::: Input material :::
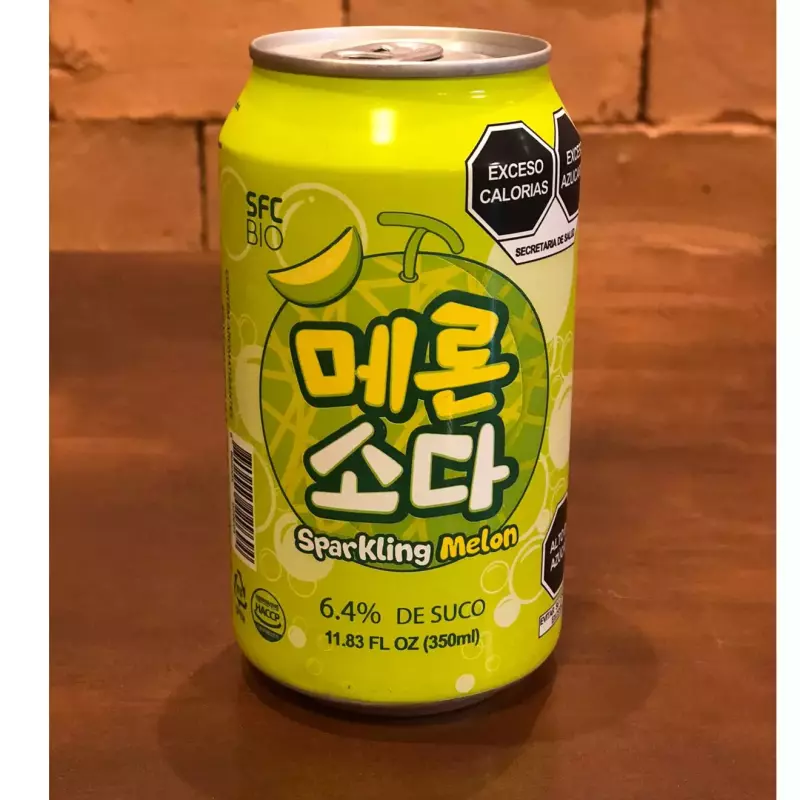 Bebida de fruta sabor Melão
:::
::: Input material :::
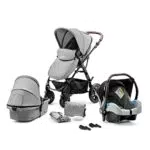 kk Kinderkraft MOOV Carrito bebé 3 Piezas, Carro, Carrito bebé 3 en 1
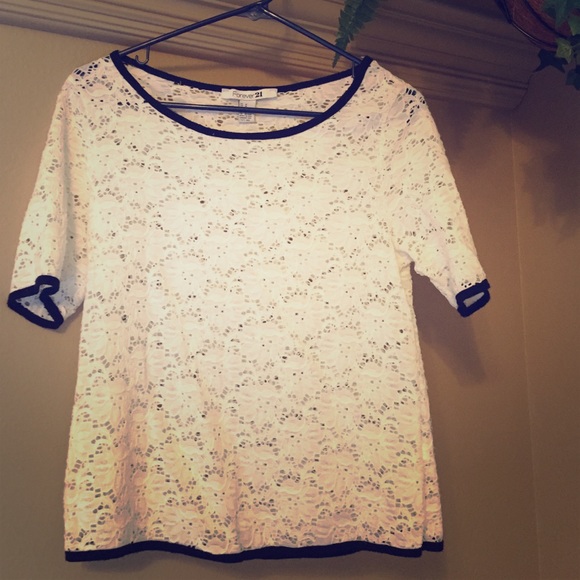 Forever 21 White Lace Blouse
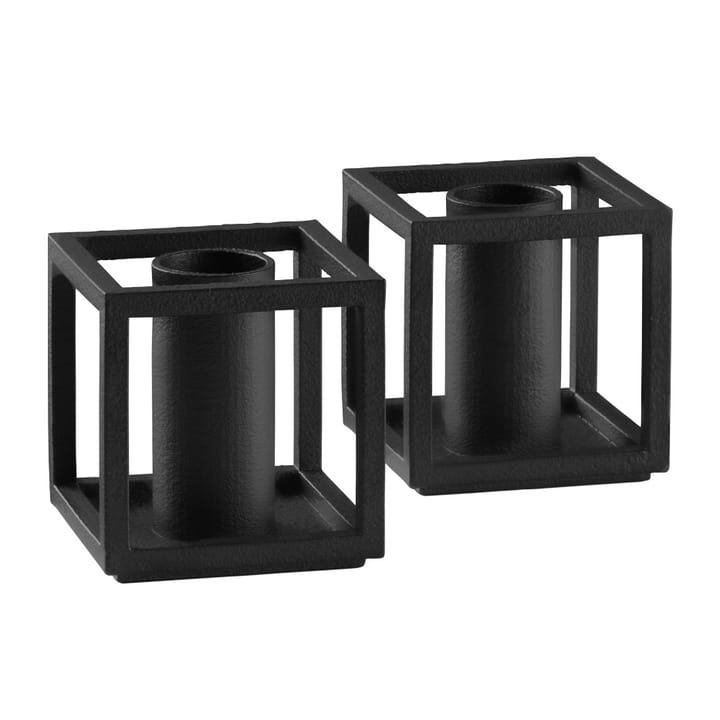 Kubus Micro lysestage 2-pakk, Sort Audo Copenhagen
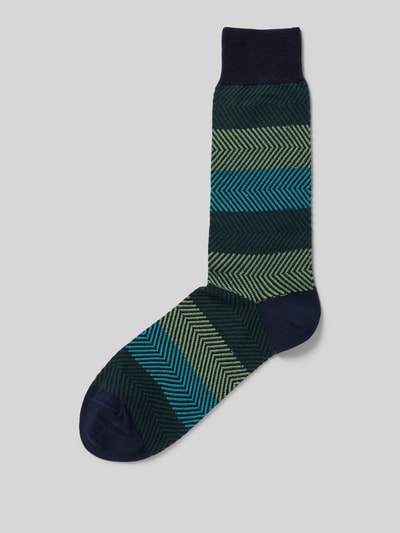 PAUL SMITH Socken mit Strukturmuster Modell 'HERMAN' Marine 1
:::
The problem >> In the records above, find the line with "Kubus Micro lysestage" and the line with "PAUL SMITH Socken", then restate word for word only those two lines and all lines between, omitting pictures.

Answer section >>
 Kubus Micro lysestage 2-pakk, Sort Audo Copenhagen
 PAUL SMITH Socken mit Strukturmuster Modell 'HERMAN' Marine 1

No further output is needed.